* **The task**: Find the line that contains "Considering the picture, is" in the entries below. Output it and each later line exactly, and nothing else.

# # # #

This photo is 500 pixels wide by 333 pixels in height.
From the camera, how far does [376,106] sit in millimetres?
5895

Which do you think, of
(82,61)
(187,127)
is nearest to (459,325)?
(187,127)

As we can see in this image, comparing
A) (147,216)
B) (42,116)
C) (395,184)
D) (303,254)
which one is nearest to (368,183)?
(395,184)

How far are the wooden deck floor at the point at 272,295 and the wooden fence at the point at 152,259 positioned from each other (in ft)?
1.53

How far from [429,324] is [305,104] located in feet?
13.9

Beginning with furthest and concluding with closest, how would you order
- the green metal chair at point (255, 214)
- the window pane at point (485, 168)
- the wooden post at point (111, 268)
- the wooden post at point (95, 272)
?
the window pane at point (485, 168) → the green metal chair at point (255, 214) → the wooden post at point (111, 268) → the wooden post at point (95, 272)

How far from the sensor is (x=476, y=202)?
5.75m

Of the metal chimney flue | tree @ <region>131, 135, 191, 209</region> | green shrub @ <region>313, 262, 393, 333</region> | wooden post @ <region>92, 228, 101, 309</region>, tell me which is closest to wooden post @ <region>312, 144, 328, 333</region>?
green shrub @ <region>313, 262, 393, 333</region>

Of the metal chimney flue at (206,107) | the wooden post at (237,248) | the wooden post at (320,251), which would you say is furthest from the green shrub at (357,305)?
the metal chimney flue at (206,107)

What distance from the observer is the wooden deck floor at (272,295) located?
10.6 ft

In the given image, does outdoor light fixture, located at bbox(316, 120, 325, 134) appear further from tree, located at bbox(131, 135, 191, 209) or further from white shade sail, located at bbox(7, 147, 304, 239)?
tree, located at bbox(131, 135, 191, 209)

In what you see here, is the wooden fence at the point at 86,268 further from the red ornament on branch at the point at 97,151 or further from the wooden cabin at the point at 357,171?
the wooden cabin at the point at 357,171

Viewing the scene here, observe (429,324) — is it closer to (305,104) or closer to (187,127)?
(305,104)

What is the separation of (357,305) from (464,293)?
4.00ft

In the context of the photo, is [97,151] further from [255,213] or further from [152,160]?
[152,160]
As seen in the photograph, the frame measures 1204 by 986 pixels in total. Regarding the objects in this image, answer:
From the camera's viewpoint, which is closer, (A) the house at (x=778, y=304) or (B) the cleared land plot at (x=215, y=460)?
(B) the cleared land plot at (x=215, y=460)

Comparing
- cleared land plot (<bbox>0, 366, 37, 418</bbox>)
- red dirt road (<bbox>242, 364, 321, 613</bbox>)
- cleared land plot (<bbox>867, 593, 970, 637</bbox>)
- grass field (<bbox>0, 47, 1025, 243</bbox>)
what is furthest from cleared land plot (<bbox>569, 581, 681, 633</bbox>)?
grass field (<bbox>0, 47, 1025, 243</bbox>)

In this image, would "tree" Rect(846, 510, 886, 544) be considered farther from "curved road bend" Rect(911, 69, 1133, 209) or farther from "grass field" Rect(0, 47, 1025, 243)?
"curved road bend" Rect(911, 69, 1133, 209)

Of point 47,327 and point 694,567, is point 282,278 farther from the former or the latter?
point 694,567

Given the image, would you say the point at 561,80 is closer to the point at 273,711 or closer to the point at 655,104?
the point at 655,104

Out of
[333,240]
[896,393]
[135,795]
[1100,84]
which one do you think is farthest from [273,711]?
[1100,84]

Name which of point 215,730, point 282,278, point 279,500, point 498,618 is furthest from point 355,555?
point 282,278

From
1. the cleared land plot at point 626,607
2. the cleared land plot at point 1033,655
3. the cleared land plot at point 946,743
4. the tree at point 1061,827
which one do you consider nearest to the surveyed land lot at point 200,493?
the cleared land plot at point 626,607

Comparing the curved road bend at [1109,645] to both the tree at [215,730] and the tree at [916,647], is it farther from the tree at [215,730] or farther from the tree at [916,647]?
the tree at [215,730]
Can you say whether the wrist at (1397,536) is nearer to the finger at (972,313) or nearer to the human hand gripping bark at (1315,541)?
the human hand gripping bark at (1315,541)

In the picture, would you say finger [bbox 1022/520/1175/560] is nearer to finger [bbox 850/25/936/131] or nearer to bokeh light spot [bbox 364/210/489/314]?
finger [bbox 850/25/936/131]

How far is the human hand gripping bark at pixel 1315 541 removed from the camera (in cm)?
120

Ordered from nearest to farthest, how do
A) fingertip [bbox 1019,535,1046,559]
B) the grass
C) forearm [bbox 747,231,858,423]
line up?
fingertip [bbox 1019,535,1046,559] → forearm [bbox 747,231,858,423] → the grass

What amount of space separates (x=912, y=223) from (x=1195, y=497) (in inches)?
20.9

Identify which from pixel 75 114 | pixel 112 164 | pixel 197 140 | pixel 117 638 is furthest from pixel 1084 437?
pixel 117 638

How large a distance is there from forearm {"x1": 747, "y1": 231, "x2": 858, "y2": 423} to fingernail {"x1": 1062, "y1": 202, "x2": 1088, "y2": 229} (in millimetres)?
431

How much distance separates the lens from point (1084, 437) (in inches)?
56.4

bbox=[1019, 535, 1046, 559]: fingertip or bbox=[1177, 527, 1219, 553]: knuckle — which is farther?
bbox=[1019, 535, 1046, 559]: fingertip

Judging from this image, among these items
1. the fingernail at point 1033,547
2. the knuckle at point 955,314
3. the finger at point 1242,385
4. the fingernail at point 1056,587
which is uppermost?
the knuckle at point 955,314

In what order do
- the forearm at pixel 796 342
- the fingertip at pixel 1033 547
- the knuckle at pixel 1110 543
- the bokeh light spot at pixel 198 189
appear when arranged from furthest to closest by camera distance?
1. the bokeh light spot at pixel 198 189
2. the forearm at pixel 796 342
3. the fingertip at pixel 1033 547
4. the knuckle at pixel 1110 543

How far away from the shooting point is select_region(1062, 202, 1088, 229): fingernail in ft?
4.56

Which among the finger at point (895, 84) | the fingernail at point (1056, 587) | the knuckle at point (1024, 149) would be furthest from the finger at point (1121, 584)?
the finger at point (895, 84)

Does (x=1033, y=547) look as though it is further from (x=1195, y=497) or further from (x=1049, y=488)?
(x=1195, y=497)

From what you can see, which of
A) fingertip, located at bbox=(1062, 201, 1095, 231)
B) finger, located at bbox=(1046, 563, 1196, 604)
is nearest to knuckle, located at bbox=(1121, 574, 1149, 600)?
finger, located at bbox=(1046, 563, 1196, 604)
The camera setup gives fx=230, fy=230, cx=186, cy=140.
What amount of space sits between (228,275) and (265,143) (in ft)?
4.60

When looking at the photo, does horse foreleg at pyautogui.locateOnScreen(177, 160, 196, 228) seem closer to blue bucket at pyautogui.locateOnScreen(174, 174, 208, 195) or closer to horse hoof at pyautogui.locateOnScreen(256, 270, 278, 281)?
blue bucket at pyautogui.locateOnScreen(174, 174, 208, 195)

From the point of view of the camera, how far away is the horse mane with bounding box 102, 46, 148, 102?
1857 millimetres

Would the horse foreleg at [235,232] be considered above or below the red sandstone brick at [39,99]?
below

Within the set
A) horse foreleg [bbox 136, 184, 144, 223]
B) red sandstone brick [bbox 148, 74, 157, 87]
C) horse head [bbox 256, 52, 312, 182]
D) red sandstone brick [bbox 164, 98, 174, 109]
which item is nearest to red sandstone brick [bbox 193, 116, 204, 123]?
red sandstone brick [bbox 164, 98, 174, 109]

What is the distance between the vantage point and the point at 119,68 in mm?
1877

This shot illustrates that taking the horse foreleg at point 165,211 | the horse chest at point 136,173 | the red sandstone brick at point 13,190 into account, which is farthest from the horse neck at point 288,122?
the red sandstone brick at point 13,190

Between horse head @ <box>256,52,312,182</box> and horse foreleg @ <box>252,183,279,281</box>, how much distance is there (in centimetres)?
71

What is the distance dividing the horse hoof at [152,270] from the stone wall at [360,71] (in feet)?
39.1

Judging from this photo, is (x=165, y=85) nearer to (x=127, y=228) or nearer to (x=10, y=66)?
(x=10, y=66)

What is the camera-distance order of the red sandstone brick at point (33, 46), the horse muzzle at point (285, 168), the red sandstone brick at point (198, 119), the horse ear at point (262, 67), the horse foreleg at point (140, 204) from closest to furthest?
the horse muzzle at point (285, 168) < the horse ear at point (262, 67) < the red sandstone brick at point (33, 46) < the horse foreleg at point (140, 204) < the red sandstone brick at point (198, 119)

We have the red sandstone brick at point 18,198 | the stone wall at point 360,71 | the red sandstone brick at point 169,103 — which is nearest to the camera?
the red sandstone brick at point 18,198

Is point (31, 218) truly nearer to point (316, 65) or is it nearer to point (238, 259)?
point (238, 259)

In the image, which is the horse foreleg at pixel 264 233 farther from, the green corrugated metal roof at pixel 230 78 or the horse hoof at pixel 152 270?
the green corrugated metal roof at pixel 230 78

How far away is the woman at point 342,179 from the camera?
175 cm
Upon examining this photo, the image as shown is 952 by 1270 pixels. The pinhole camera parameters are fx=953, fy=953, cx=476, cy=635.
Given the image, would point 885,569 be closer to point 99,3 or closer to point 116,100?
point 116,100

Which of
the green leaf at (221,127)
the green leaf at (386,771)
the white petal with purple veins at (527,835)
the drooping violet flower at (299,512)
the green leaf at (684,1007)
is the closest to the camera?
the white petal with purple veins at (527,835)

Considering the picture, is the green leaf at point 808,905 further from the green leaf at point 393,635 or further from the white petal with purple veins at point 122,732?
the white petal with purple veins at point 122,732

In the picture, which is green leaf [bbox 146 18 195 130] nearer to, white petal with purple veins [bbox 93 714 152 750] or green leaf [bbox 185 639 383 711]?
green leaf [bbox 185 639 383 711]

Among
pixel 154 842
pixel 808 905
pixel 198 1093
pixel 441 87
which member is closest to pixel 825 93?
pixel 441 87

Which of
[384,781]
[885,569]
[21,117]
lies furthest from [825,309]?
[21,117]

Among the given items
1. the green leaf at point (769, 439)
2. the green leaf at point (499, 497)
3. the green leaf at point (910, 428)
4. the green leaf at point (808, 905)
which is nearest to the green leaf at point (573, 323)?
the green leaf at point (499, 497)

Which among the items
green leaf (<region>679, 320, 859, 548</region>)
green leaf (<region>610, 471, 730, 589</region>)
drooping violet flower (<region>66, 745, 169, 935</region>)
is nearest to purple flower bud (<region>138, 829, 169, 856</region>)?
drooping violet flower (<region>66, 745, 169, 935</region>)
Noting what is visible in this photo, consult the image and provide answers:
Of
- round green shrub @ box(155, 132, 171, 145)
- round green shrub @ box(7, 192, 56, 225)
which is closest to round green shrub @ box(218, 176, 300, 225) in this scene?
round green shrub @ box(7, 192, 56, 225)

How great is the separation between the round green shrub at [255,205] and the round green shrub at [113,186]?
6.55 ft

# # # #

* **The response**:
Considering the picture, is the green leaf at point 808,905 further from the green leaf at point 393,635 or further from the white petal with purple veins at point 122,732?
the white petal with purple veins at point 122,732

In the picture, which is green leaf [bbox 146 18 195 130] nearer to, white petal with purple veins [bbox 93 714 152 750] or green leaf [bbox 185 639 383 711]?
green leaf [bbox 185 639 383 711]

Among
pixel 154 842
pixel 808 905
pixel 198 1093
pixel 441 87
which member is closest to pixel 825 93?
pixel 441 87

Which of
[384,781]
[885,569]
[21,117]
lies furthest from [825,309]?
[21,117]

Among the given items
1. the green leaf at point (769, 439)
2. the green leaf at point (499, 497)
3. the green leaf at point (910, 428)
4. the green leaf at point (808, 905)
which is nearest to the green leaf at point (573, 323)?
the green leaf at point (499, 497)

Which among the items
green leaf (<region>679, 320, 859, 548</region>)
green leaf (<region>610, 471, 730, 589</region>)
drooping violet flower (<region>66, 745, 169, 935</region>)
is nearest to purple flower bud (<region>138, 829, 169, 856</region>)?
drooping violet flower (<region>66, 745, 169, 935</region>)
Noting what is visible in this photo, consult the image and provide answers:
Of
- round green shrub @ box(155, 132, 171, 145)
- round green shrub @ box(7, 192, 56, 225)
which is closest to round green shrub @ box(218, 176, 300, 225) in this scene?
round green shrub @ box(7, 192, 56, 225)

How great is the separation between the round green shrub at [255,205] and the round green shrub at [113,186]?
6.55 ft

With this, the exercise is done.